## [Requisiti del compito]
Riscrivi il passo del testo sulla sentenza della Cassazione che va da "Ad avviso della" fino a "sicurezza della collettività.", sostituendo "detenuto" con "recluso".

## [Testo della pagina]
________________________________________

ROMA – Chi è affetto da una grave depressione non può scontare il carcere neppure se ha commesso reati molto pesanti, un omicidio ad esempio. La Cassazione riconosce finalmente una malattia drammatica che impedisce di vivere dignitosamente con la sentenza 9432/24 depositata il 5 marzo 2024 avverso l’ordinanza del 28/02/23 del tribunale di Sorveglianza di Cagliari.
Ad avviso della prima sezione penale, ai fini del differimento facoltativo della pena, ai sensi dell’art. 147, primo comma, n. 2) cod. pen., o della detenzione domiciliare ai sensi dell’art. 47-ter, comma 1-ter, Ord. pen., la malattia da cui il detenuto è affetto deve essere grave, cioè tale da porre in pericolo la vita o da provocare rilevanti conseguenze dannose, o comunque deve esigere un trattamento sanitario non attuabile in regime di carcerazione, dovendosi operare un bilanciamento tra l’interesse del condannato ad essere adeguatamente curato e le esigenze di sicurezza della collettività.

________________________________________

## [Voci fornite]
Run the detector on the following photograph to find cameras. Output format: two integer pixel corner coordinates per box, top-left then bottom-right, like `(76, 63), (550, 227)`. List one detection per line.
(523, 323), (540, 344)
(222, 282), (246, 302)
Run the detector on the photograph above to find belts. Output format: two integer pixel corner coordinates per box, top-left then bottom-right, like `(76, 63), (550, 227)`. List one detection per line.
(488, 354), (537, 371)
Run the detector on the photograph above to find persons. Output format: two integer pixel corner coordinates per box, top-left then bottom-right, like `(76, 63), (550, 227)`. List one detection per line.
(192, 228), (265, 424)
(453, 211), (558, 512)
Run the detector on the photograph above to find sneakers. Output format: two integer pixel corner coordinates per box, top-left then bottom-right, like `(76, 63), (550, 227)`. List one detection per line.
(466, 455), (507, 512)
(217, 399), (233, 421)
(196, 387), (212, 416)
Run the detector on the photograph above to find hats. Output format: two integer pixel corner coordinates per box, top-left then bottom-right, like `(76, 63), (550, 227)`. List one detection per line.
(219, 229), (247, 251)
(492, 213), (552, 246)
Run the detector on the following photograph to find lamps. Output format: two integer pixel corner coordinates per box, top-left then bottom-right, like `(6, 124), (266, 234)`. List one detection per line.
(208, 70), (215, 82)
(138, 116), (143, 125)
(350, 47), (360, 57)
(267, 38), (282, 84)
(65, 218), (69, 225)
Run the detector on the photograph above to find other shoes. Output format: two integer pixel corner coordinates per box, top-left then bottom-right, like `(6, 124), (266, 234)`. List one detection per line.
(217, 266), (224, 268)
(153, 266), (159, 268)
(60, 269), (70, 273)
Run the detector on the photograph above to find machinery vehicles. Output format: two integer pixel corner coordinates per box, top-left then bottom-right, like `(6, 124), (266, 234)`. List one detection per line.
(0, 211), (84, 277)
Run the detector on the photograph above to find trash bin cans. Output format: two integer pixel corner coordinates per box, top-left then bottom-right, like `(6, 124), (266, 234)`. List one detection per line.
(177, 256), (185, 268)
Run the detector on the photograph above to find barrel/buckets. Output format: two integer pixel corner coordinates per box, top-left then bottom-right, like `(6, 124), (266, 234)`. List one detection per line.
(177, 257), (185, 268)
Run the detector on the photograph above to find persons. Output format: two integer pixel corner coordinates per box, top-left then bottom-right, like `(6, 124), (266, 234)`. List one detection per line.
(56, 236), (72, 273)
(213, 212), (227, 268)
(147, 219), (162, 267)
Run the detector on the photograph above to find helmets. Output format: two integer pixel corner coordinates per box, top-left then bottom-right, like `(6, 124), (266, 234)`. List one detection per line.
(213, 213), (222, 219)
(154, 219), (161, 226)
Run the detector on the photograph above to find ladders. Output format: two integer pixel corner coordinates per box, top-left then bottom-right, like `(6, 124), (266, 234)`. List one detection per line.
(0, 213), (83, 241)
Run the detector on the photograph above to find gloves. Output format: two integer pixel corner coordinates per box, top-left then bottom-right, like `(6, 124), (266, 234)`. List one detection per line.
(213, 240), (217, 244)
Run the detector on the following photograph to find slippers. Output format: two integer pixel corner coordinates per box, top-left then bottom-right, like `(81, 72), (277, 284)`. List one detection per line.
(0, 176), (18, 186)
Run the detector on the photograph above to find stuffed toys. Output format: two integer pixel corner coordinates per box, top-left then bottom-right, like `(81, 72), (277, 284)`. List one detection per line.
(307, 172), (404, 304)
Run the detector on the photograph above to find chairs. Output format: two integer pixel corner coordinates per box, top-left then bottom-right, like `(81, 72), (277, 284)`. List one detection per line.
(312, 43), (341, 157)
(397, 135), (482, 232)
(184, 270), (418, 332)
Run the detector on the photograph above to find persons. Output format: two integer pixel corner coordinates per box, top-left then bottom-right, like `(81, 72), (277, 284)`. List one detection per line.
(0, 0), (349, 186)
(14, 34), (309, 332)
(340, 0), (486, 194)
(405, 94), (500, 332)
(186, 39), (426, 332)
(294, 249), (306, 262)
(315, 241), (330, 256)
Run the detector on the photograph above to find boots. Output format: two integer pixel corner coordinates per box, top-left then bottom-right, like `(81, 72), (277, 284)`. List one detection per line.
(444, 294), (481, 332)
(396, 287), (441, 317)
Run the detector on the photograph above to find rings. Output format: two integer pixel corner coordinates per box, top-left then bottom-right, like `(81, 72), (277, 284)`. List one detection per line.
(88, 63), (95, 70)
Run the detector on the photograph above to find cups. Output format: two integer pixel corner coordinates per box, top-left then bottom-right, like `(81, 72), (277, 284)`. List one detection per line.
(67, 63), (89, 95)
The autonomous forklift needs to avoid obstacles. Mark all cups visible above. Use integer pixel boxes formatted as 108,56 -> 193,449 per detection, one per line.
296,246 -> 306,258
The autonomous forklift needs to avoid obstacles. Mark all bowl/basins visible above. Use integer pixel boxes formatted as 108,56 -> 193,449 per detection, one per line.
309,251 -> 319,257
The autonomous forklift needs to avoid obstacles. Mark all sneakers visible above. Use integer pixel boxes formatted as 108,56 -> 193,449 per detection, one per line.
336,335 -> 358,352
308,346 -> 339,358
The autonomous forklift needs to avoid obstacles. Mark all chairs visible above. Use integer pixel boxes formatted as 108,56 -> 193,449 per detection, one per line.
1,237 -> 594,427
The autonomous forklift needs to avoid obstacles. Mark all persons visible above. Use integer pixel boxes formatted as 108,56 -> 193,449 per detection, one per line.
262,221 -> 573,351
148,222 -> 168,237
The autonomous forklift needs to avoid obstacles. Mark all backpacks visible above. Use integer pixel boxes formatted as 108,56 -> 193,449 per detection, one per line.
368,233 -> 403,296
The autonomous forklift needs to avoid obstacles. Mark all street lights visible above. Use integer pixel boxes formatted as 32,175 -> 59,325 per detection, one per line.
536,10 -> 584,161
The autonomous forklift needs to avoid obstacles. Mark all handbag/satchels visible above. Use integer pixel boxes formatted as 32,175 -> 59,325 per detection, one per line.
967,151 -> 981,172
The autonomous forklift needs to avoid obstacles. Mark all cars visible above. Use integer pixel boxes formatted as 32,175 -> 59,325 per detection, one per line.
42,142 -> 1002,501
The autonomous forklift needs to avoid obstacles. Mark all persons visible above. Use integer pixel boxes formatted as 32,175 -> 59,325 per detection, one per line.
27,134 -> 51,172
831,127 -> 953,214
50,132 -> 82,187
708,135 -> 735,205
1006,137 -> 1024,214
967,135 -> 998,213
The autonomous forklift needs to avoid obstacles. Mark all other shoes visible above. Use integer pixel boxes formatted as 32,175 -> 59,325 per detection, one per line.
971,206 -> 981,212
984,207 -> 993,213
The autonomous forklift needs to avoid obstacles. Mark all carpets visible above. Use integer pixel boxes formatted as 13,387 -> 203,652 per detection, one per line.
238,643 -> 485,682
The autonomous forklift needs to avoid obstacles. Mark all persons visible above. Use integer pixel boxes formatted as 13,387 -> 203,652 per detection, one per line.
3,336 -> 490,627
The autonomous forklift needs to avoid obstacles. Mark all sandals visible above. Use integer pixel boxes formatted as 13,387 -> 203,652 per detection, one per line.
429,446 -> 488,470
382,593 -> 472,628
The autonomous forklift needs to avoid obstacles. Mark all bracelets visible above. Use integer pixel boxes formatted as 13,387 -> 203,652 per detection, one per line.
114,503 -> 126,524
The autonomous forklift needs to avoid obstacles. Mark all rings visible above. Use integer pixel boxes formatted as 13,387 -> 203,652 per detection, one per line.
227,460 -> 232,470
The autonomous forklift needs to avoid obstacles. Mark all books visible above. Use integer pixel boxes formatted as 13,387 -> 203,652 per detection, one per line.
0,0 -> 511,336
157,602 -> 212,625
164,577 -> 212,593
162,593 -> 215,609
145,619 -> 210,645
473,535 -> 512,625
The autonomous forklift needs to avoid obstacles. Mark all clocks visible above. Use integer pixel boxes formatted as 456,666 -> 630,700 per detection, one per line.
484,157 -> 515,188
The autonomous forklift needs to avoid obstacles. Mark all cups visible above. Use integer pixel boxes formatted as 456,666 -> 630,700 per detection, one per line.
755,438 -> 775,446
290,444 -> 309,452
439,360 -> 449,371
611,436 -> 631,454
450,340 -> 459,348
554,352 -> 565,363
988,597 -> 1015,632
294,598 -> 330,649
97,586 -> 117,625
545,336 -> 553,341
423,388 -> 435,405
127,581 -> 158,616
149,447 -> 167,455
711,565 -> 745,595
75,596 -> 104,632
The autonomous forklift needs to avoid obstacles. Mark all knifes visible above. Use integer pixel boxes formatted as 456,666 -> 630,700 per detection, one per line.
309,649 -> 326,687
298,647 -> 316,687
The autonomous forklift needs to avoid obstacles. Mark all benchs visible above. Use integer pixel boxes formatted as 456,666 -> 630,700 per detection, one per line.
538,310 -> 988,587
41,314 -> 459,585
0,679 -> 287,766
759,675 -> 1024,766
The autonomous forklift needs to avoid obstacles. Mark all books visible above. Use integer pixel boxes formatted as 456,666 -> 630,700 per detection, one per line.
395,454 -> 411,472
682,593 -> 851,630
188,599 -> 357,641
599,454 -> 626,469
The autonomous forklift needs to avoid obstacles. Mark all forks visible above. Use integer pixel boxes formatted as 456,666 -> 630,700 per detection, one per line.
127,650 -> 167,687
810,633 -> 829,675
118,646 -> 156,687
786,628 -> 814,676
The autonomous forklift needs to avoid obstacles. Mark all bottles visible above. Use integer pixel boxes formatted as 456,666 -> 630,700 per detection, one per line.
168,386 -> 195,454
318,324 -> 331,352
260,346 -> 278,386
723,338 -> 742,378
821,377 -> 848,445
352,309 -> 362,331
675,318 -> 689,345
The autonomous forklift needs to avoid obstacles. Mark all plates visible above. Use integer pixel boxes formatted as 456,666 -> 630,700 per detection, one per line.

________________________________________

## [Risposta attesa]
Ad avviso della prima sezione penale, ai fini del differimento facoltativo della pena, ai sensi dell’art. 147, primo comma, n. 2) cod. pen., o della detenzione domiciliare ai sensi dell’art. 47-ter, comma 1-ter, Ord. pen., la malattia da cui il recluso è affetto deve essere grave, cioè tale da porre in pericolo la vita o da provocare rilevanti conseguenze dannose, o comunque deve esigere un trattamento sanitario non attuabile in regime di carcerazione, dovendosi operare un bilanciamento tra l’interesse del condannato ad essere adeguatamente curato e le esigenze di sicurezza della collettività.